There is a ton of racial privilege in higher education. There’s also a ton of class privilege. This being America, they overlap in huge ways, but it’s not a perfect circle. There are differences between rich and poor whites, or the children of academics and the children of, say, plywood mill workers. That doesn’t matter to me now, though I think some of my, how shall we say, roughness around the edges and bluntness, comes from these circumstances. But it certainly very much matters for who gets into top Ph.D. programs, who has the training and wherewithal to know how to write fellowship applications, etc. Poor people of all races don’t have that training and the children of professors do.
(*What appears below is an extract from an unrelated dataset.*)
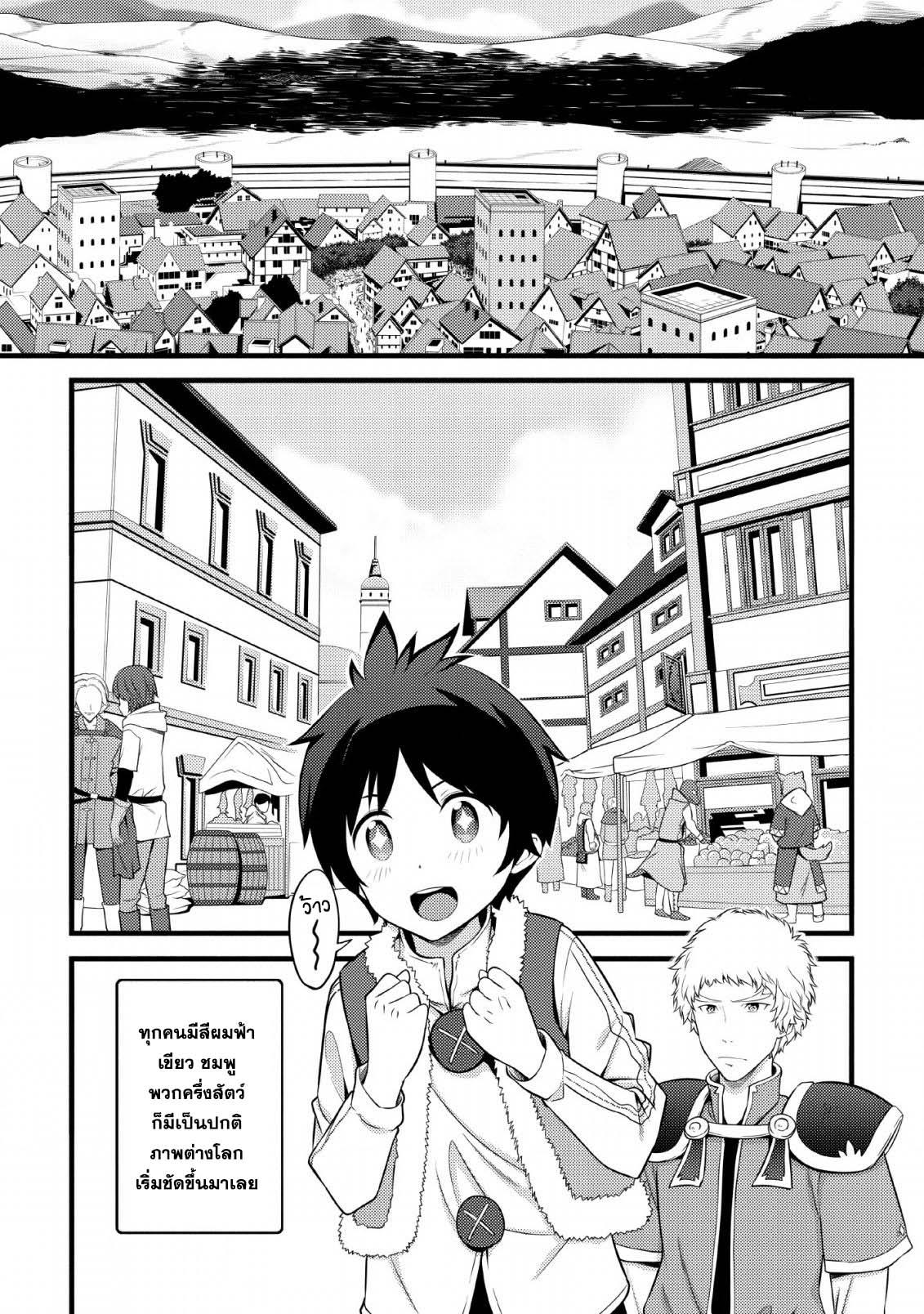 Manga-lc-com อ่านมังงะ อ่านการ์ตูน ออนไลน์ ฟรี Hazure Hantei kara Hajimatta Cheat Majutsushi Seikatsu ตอนที่ 1 2 3 4 5 6 7 8 9 10 11 12 13 14 ฟรี ไม่มีโฆษณา Manga-lc - อ่าน มังงะ อ่าน การ์ตูน ออนไลน์ อ่านมังงะ ฟรี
More broadly though, this matters throughout all of society. We simply don’t take class seriously as part of diversity initiatives or in hiring practices or really in society period, not as a discreet group of people in the way we do race or sexuality. We are in a place where a lot of people are more comfortable talking about and promoting transgender issues than we are about class. I’m very happy we are in that place for the former, I think that’s a huge step in our society. But just in terms of the sheer numbers of affected people, the latter is a lot more people.

Of course, the problem here is that the use of class in our society gets reduced to the white working class. This is wrong on any number of levels. The actual most diverse part of American society is the working class. That’s where most people of color are, as well as lots of whites. But the media never talks about class this way. And one could easily see how a false class analysis could be used as a wedge that would actually reduce racial diversity. That’s exactly what should not happen.

However we want to talk about class or diversity, creating a special class of professors passed down through generations due to family connections and privilege is a deeply problematic issue and needs to be addressed.